**Task instructions**
Copy, word for word, everything in the forum thread on Social Groups below from "This is true." down to "and privacy options.".

**Page excerpt**
= = = =
# Social Groups



## spaekle (May 10, 2009)

So, a while back there was a thread where it was mentioned that Social Groups are not moderated at all. This shows. Very, very much. There are at least five groups about spriting, several that serve as RP lounges (isn't there a forum for those?), quite a few that seem to be nothing more than "this particular group of people comes here to spam without consequence", and still more that don't seem to have a point at all and would probably be locked if they were threads in the Clubs forum. 

Now, admittedly I don't have many very good suggestions as to what to do myself. This probably revives the clubs forum vs. social groups thing and the redundancy of having both; I _do_ think that having both is, well, redundant. If there's no one willing to take control of social groups/ no one really even cares about them, _I_ wouldn't particularly care if they were just disabled - the activity there seems minimal compared to the Clubs forum anyway. I do think that the Social Groups feature is a neat one that could be very useful if utilized properly, but we _did_ already have the Clubs forum before Social Groups came along, and said forum _is_ what more people seem to prefer.

So, yeah. I'm wanting other people's opinions on this. This wasn't really intended to be obnoxious and whiny, but if it comes across as being that way I'm sorry. :[ Nothing's really up to me anyway.


----------



## Abwayax (May 10, 2009)

Both _seem_ to serve the same purpose; however, with the Clubs forum, you can't really control who posts in your thread; the Social Cliques feature, however, lets you control very precisely who posts in or even _views_ discussions in your group. Thus, those scheming elitists/atheists/communists/Arylettopians can keep prying eyes away from their spam important discussions.


----------



## spaekle (May 10, 2009)

This is true. They serve the same basic purpose of giving people who share a particular interest a place to have discussion about said interest, only one has more sparkly features and privacy options. 

I don't think private groups is really a bad thing in itself, but I can see it being slightly abused in some situations ("let's make a private group so we can post stupid random crap and no one can see"). But again, that probably wouldn't be an issue if Social Groups were being moderated by someone.


----------



## surskitty (May 10, 2009)

Number 100 said:


> Both _seem_ to serve the same purpose; however, with the Clubs forum, you can't really control who posts in your thread


You can ask for threadmin, though!  Then you sort of get control.


I am totally in favour of ditching one of the two.  I don't have any personal investment in either, though I'm also in favour of getting rid of all redundant Clubs threads (merge 'm with discussion threads, shove in either forum).

There's no real point having both a Club and a Social Group.


----------



## Abwayax (May 10, 2009)

Ehh, if I were the one in charge, I'd say ditch the clubs. The Social Clique feature kinda works better for that sort of thing.


----------



## Blastoise Fortooate (May 10, 2009)

> Ehh, if I were the one in charge, I'd say ditch the clubs. The Social Clique feature kinda works better for that sort of thing.


Second'd


----------



## spaekle (May 10, 2009)

I'm leaning more toward ditching clubs too.

Edit: Think a poll would be kind of groovy in this situation, if a mod could? :V


----------



## surskitty (May 10, 2009)

Clubs are easier to moderate, I think.


----------



## Tailsy (May 10, 2009)

Mods can see social groups anyway, so they're not exactly private.


----------



## surskitty (May 10, 2009)

Wait, there are private social groups...?


----------



## spaekle (May 10, 2009)

You can modify the settings on social groups so that only members (and mods, apparently) can see what's posted there, make them invite-only, things like that.
= = = =
**Record excerpts**
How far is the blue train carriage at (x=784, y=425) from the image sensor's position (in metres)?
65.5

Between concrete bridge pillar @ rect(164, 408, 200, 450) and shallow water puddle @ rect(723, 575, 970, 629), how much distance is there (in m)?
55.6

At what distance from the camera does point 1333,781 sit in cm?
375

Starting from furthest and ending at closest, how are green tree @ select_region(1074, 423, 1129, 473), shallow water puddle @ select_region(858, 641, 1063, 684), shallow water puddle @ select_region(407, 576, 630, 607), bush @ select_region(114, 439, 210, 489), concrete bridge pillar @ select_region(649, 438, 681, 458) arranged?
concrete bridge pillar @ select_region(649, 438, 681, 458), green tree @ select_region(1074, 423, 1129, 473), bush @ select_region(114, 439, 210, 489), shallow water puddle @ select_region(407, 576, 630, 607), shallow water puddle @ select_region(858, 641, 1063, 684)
= = = =
**The response**
This is true. They serve the same basic purpose of giving people who share a particular interest a place to have discussion about said interest, only one has more sparkly features and privacy options.